City Fights $750K Verdict Tied to Violent Sheriff’s Auction

PHILADELPHIA (CN) — Hit with a $750,000 verdict in favor of a man whom officers tackled and Tasered at a sheriff’s sale, Philadelphia fought at the Third Circuit on Monday for a reversal.

The melee erupted back on Jan. 4, 2011. James Porter, his wife, his mother and his brother all attended an auction of a certain building whose foreclosure the couple was contesting based on a $2.8 million mortgage held by Porter’s wife.

When the auction began without a promised announcement by the bank’s attorney about the litigation, Porter followed his lawyer’s advice to make the announcement himself.

Porter notes in his appellate brief that sheriff’s officers apprehended him so violently for this attempt that the police intake facility wouldn’t even admit him, sending him instead to a hospital.

The city later prosecuted Porter unsuccessfully for terrorist threats and other charges, and Porter sued when he was acquitted on all but a resisting-arrest charge.

Though the city argued that it was properly enforcing a policy against public comments at sheriff’s sales, a federal jury found that the city violated Porter’s rights.

Philadelphia is appealing now to have the Third Circuit uphold its no-comment policy as reasonable and viewpoint neutral.

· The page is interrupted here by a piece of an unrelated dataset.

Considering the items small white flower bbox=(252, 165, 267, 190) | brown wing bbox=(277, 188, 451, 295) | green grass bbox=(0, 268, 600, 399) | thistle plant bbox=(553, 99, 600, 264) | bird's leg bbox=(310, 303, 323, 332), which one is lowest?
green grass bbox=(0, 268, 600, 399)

“The point is that no comments are allowed,” Craig Gottlieb, with the Philadelphia Law Department, said this morning at oral arguments.

U.S. Circuit Judge Midge Rendell pushed back on this, however, noting that the city had allowed others in the past to make comments at sheriff’s sales. 

“It seems like the city was singling him out,” Rendell said. 

Gottlieb disagreed, arguing that the sheriff’s officers ensure that all who speak out of turn are asked to sit down or are pulled aside. 

“He was singled out because he was speaking,” Gottlieb said of Porter. 

As to viewpoint neutrality, Gottlieb emphasized that Porter’s statement did not express a viewpoint but factual information.

Porter’s attorney Kimberly Smith Rivera struggled meanwhile to make the case that Porter’s special interest in the property undercuts this. Judge Rendell appeared unsure how that can classify as a viewpoint.

“Aren’t you confusing a viewpoint for anything someone wants to say,” Rendell asked Rivera. 

Rivera, an attorney with McGlinchey Stafford, urged the panel to affirm.

“Because one person was appointed to enforce the rule it’s on its face unreasonable,” said Rivera. 

U.S. Circuit Judges Theodore McKee and David Porter sat on the panel as well.